Trotzdem, gutes Schuhwerk ist wichtig bei der Wanderung. Denn der Weg ist nicht sehr gut ausgebaut. Es geht auch mal über große Wurzeln, oder unter einem gefallenen Baumstamm hindurch, der noch nicht vom Weg entfernt wurde. «Das ist das Schöne an der Natur, sie entwickelt sich immer weiter - jedes Mal, wenn ich in den Wald komme, sehe ich etwas Neues», sagt Giller.

Man entdeckt auch: Perfekt gewachsene Bäume sind in der Natur so selten wie Models in der Bevölkerung. «Einen schönen Baum braucht die Natur ja auch nicht, das braucht nur der Mensch,» sagt dazu Giller. In einem Bannwald dürfen sich daher altersschwache und wankende Bäume an ihren Nachbarn stützen. Auch schiefe Jungbäume dürfen sich anlehnen, selbst wenn der Nachbar dadurch der Entwurzelung gefährlich nahe ist. Wer in 20 Jahren wohl die Oberhand hat?

Bis zum echten Urwald braucht es noch lange

Mit der Zeit wird der Weg schmaler und steiler. Man steigt über Äste und muss sich schon mal an ein paar Steinen beim Hochklettern abstützen. Es taucht ein Geröllfeld auf, das einst gnadenlos die Bäume mit sich gerissen hat. Da es immer wieder mal in Bewegung ist, siedeln sich kaum Pflanzen an. Wo man so etwas außerhalb eines natürlichen Waldes sieht, vermutet man immer gleich ein schlimmes Unglück. Doch hier ist es einfach nur der natürliche Kreislauf.
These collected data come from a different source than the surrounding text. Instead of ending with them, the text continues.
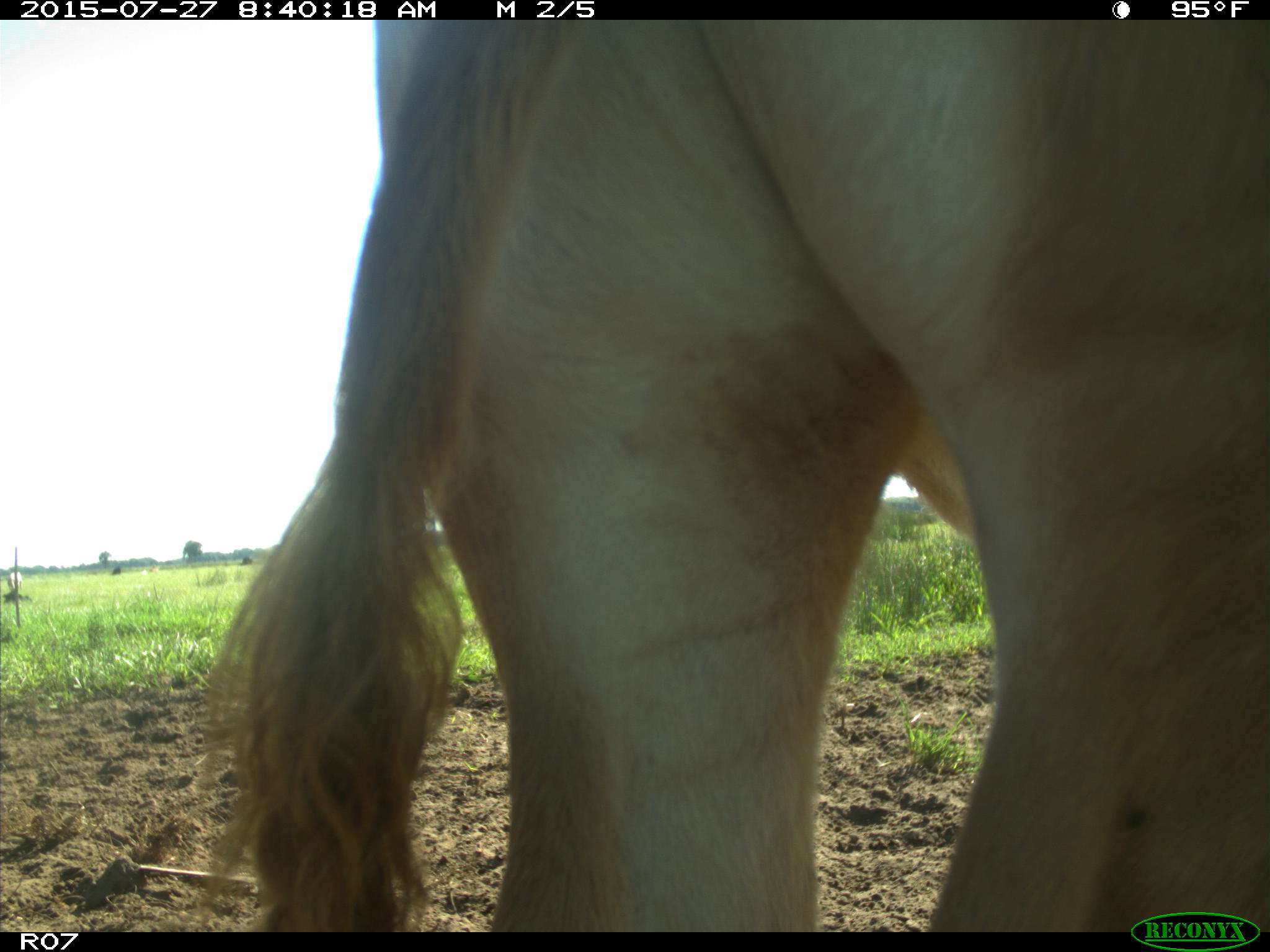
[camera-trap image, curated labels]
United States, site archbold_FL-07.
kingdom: Animalia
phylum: Chordata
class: Mammalia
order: Artiodactyla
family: Bovidae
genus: Bos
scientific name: Bos taurus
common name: domestic cow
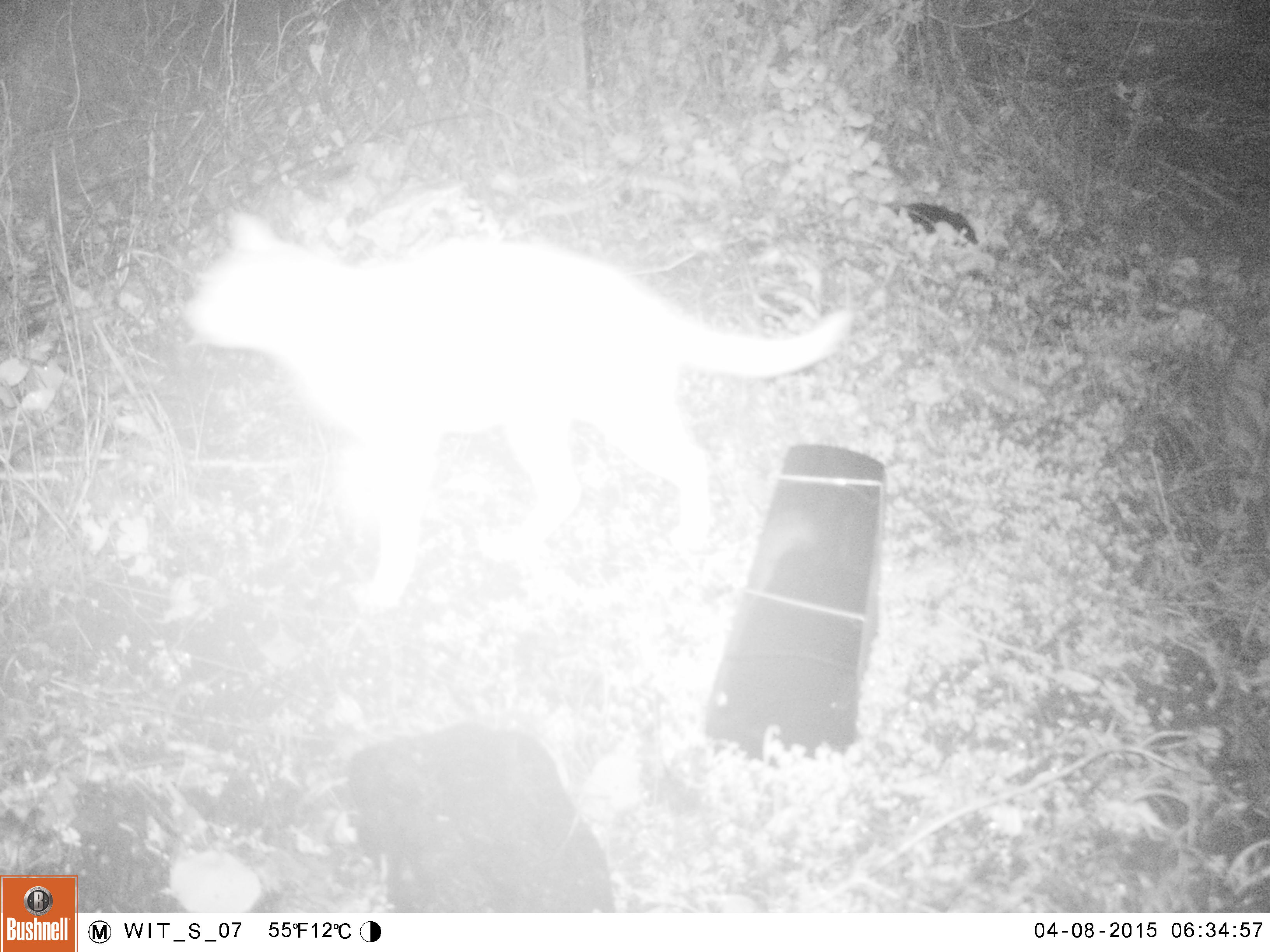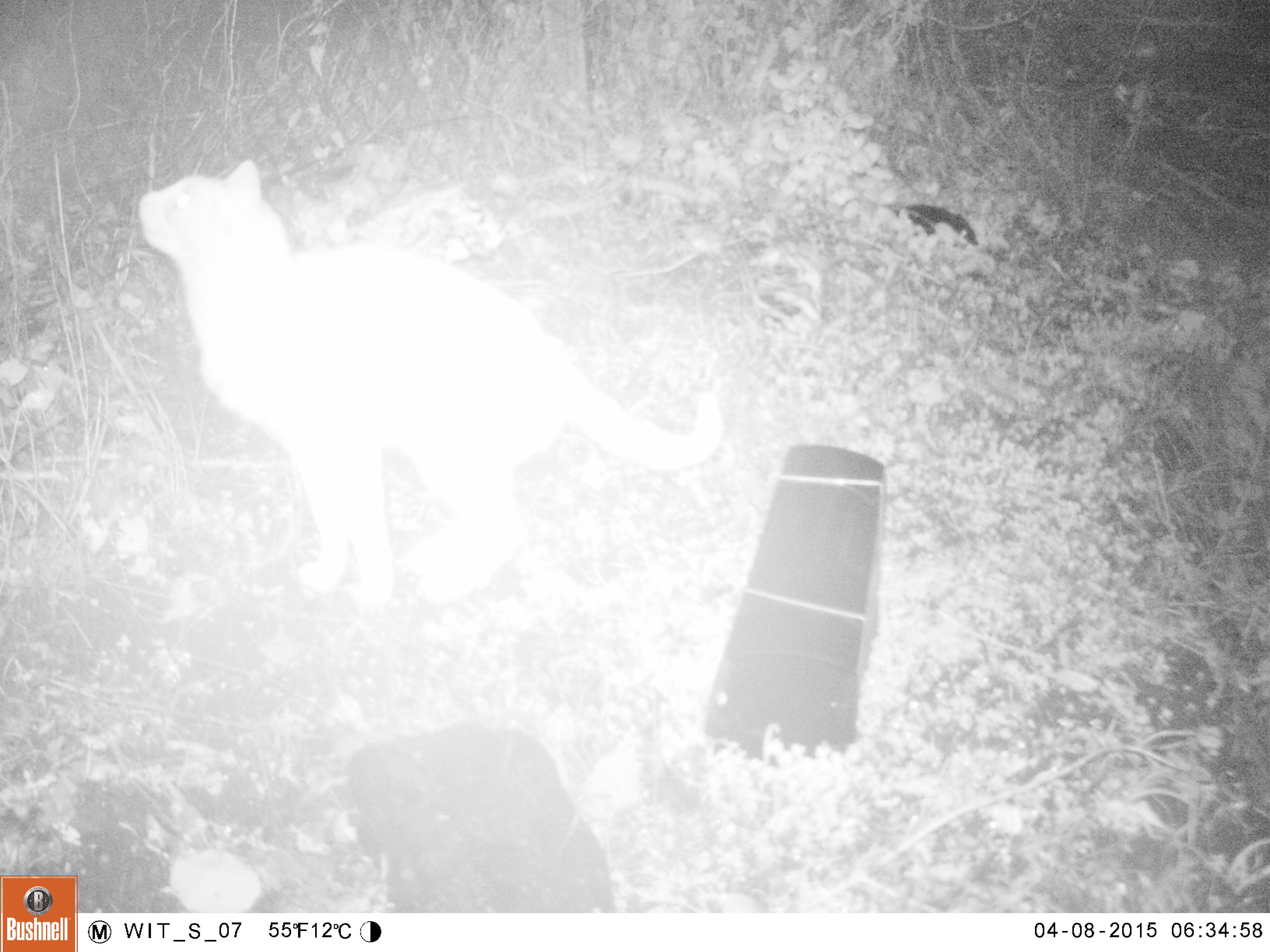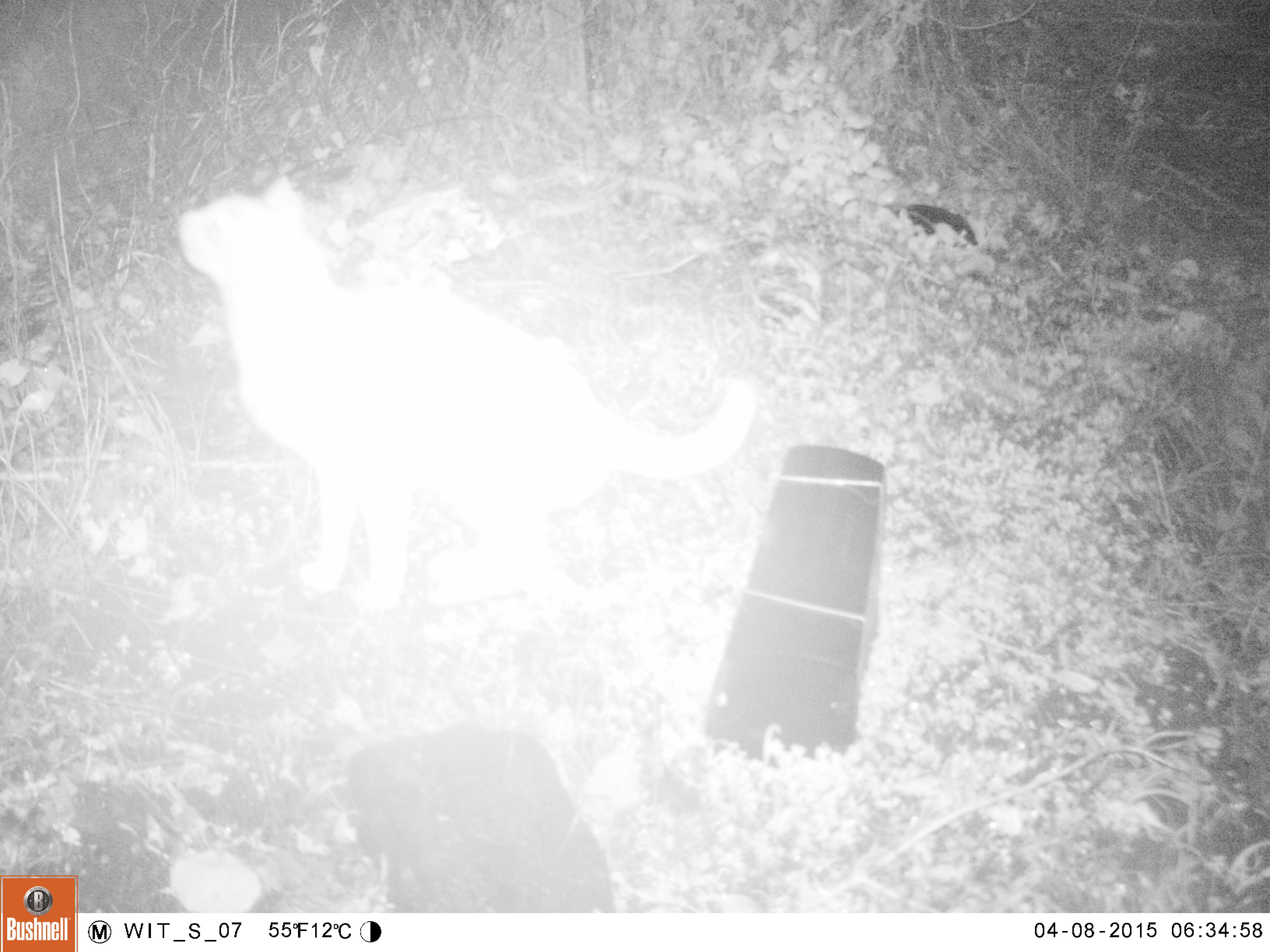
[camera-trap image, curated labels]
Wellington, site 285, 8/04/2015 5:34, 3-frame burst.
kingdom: Animalia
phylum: Chordata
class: Mammalia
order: Carnivora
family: Felidae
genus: Felis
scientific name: Felis catus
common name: cat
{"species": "cat (Felis catus)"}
Diese Urwüchsigkeit ist das Ergebnis eines fast 50-jährigen Prozesses - für Menschen eine sehr lange Zeit. Und doch, ein echter Urwald ist dieser Bannwald noch lange nicht. Das braucht viele Jahrzehnte mehr Regenerationszeit, berichtet Giller.

Und so wird einem zum Ende der Wanderung an einem Ausblick auf jene Teile des Bannwalds, wo seit langem kein Mensch mehr unterwegs war und auch noch sehr lange keiner mehr wandern soll, bewusst, dass der Mensch ganz schön weit von der Natur abgerückt ist. Und dann passiert es sogar den Skeptikern und Stadtmenschen. Alle sind jetzt still und nehmen einfach nur noch den Wald und seine Reize wahr.